(Collection entries)
☆ ☆ ☆ ☆ ☆
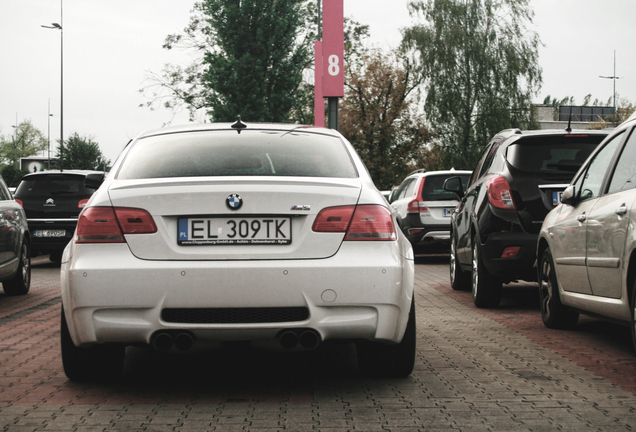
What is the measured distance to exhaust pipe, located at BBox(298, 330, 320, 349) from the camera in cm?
412

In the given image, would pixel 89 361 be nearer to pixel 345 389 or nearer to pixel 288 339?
pixel 288 339

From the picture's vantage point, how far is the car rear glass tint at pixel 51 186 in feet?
50.8

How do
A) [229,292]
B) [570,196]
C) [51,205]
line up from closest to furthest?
[229,292], [570,196], [51,205]

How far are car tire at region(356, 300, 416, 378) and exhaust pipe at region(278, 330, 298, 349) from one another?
1.90 feet

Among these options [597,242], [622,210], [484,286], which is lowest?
[484,286]

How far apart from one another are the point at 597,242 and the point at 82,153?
6197 centimetres

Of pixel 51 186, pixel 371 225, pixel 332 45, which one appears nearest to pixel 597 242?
pixel 371 225

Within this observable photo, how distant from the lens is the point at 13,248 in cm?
945

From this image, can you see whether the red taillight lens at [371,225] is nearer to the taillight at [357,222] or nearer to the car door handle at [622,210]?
the taillight at [357,222]

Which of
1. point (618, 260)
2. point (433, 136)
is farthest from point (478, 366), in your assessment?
point (433, 136)

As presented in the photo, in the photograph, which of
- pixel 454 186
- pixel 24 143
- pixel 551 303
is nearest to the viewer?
pixel 551 303

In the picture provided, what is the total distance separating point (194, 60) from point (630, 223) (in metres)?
45.2

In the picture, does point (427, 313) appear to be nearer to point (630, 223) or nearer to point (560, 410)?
point (630, 223)

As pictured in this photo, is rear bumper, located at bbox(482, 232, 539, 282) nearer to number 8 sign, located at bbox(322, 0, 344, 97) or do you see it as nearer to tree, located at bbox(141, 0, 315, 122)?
number 8 sign, located at bbox(322, 0, 344, 97)
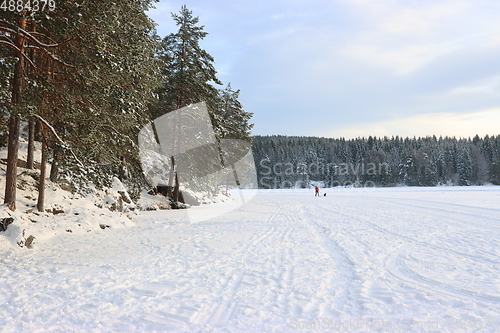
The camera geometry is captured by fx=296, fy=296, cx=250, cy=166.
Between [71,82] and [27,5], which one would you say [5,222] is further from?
[27,5]

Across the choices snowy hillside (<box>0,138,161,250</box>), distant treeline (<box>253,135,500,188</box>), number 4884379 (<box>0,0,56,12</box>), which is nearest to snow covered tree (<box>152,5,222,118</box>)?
snowy hillside (<box>0,138,161,250</box>)

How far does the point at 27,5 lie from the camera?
6.85 meters

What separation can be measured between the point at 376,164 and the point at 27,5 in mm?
107585

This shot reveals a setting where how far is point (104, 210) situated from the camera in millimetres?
12664

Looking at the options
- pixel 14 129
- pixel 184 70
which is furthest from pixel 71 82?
pixel 184 70

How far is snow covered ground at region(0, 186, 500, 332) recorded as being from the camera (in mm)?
3871

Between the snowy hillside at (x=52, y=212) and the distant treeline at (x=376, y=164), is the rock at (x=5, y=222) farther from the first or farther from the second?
the distant treeline at (x=376, y=164)

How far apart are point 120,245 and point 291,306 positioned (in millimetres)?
6335

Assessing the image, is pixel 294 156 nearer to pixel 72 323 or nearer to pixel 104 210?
pixel 104 210

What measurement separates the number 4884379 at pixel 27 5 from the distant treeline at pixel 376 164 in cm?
9827

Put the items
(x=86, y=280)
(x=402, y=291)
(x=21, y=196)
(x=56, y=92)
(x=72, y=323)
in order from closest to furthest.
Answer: (x=72, y=323), (x=402, y=291), (x=86, y=280), (x=56, y=92), (x=21, y=196)

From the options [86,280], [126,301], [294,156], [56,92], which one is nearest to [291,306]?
[126,301]

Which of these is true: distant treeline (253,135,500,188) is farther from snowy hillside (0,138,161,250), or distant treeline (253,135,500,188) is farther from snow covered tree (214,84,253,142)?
snowy hillside (0,138,161,250)

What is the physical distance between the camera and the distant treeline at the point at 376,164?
91.0 m
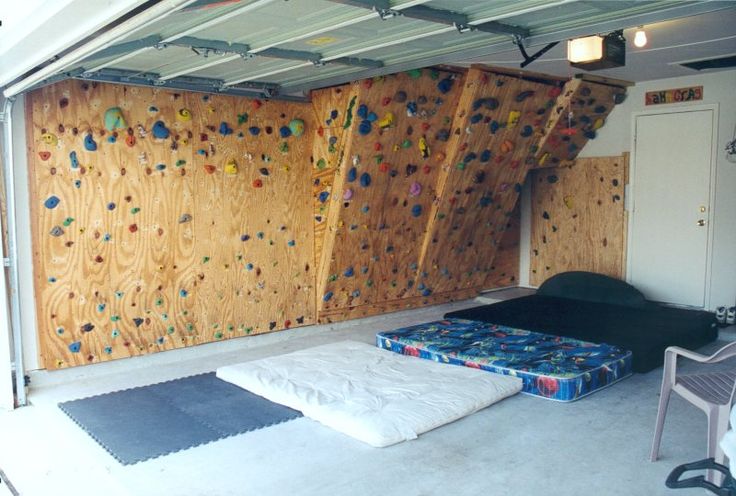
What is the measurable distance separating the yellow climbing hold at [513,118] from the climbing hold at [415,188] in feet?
A: 3.64

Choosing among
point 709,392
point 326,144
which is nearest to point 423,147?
point 326,144

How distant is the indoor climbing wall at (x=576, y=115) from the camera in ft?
22.0

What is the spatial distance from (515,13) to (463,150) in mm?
3223

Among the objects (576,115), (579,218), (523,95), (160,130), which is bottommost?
(579,218)

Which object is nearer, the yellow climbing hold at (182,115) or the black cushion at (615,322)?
the black cushion at (615,322)

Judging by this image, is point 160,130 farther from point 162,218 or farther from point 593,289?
point 593,289

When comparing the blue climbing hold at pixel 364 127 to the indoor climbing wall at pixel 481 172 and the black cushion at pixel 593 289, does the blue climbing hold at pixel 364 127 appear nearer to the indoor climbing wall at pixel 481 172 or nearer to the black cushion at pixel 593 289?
the indoor climbing wall at pixel 481 172

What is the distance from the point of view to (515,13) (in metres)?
3.24

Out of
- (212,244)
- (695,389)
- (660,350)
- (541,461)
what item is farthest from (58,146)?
(660,350)

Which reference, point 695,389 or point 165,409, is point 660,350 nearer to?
point 695,389

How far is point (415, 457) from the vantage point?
3.47 meters

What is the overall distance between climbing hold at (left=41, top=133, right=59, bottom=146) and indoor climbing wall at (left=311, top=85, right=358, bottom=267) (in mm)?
2309

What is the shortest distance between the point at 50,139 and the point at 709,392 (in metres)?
4.53

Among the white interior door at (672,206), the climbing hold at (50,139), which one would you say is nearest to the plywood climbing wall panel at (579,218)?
the white interior door at (672,206)
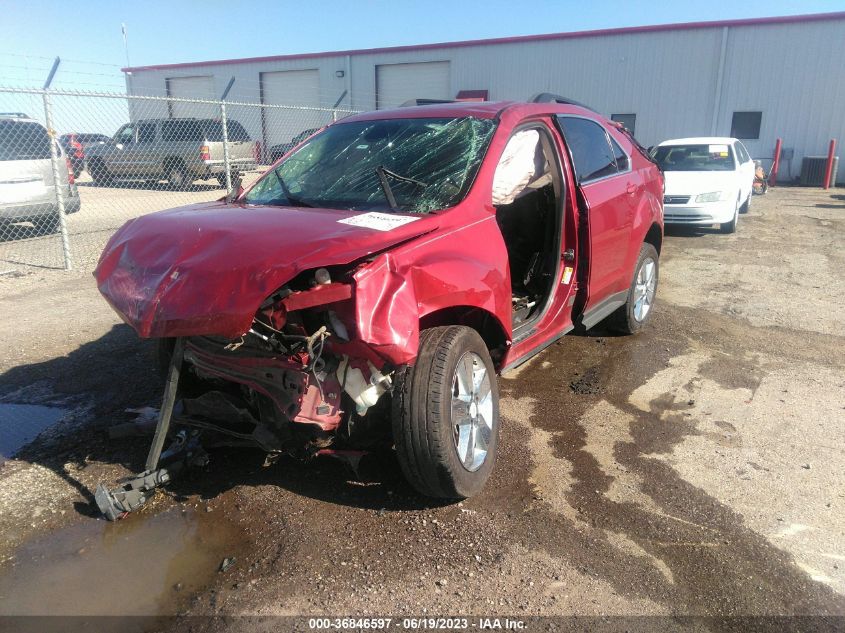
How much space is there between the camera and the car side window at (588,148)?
14.1ft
☆ ☆ ☆ ☆ ☆
Job
Go through the rows above and pull out each line that contains the string "furthest". Copy every such line in full.

The completed task
line up from closest to furthest?
which is furthest from pixel 71 82?
in order from closest to furthest.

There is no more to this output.